§ **GOAL OF THE EXERCISE**:
Format everything from the line containing "What is the overall" down to the end of the listing as a Markdown table with the columns No. and Text. Number each row and leave out blank lines.

[Spatial relationship listing]
▼▼▼

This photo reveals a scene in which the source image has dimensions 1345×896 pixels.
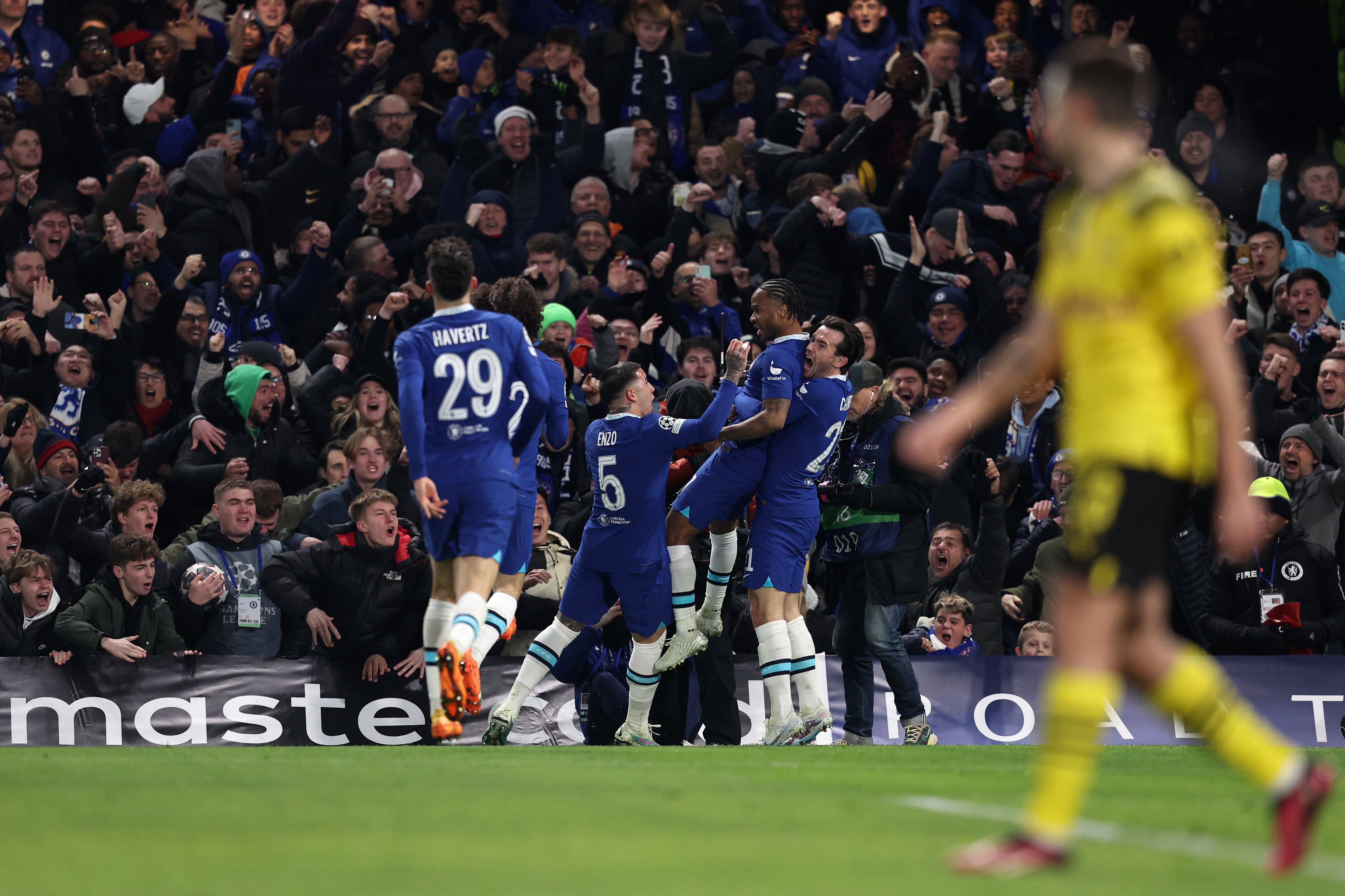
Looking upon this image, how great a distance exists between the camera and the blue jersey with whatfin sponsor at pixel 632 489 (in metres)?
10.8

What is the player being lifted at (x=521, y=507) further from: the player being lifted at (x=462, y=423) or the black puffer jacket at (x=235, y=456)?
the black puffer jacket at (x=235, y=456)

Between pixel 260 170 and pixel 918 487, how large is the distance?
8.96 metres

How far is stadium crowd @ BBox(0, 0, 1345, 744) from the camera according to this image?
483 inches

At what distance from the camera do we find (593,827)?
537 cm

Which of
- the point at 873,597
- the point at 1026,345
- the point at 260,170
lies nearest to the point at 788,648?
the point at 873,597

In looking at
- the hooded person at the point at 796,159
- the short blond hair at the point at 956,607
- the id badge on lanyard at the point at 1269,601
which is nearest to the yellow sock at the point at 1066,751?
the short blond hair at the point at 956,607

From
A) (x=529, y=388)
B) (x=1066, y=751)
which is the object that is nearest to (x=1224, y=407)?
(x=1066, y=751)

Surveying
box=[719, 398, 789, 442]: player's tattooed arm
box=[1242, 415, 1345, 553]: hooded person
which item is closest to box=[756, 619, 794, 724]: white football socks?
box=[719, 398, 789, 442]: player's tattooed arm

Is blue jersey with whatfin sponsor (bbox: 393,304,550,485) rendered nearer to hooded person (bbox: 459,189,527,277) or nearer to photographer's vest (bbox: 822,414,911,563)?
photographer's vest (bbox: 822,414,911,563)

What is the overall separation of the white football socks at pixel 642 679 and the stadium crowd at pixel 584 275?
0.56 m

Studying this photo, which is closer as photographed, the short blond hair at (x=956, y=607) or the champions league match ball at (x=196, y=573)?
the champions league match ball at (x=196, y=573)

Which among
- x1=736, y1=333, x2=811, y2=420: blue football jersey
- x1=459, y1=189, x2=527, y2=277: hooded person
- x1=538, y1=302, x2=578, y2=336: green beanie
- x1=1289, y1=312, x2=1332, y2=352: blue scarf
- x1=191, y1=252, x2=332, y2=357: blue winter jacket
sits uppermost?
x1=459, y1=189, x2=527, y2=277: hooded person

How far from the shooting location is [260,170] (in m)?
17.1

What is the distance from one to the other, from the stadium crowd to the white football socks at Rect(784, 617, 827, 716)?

▲▲▲

§ **THE REPLY**:
| No. | Text |
|---|---|
| 1 | What is the overall separation of the white football socks at pixel 642 679 and the stadium crowd at pixel 584 275? |
| 2 | 0.56 m |
| 3 | Studying this photo, which is closer as photographed, the short blond hair at (x=956, y=607) or the champions league match ball at (x=196, y=573)? |
| 4 | the champions league match ball at (x=196, y=573) |
| 5 | Which among |
| 6 | - x1=736, y1=333, x2=811, y2=420: blue football jersey |
| 7 | - x1=459, y1=189, x2=527, y2=277: hooded person |
| 8 | - x1=538, y1=302, x2=578, y2=336: green beanie |
| 9 | - x1=1289, y1=312, x2=1332, y2=352: blue scarf |
| 10 | - x1=191, y1=252, x2=332, y2=357: blue winter jacket |
| 11 | sits uppermost? |
| 12 | x1=459, y1=189, x2=527, y2=277: hooded person |
| 13 | How far from the shooting location is [260,170] (in m)? |
| 14 | 17.1 |
| 15 | What is the distance from one to the other, from the stadium crowd to the white football socks at Rect(784, 617, 827, 716)? |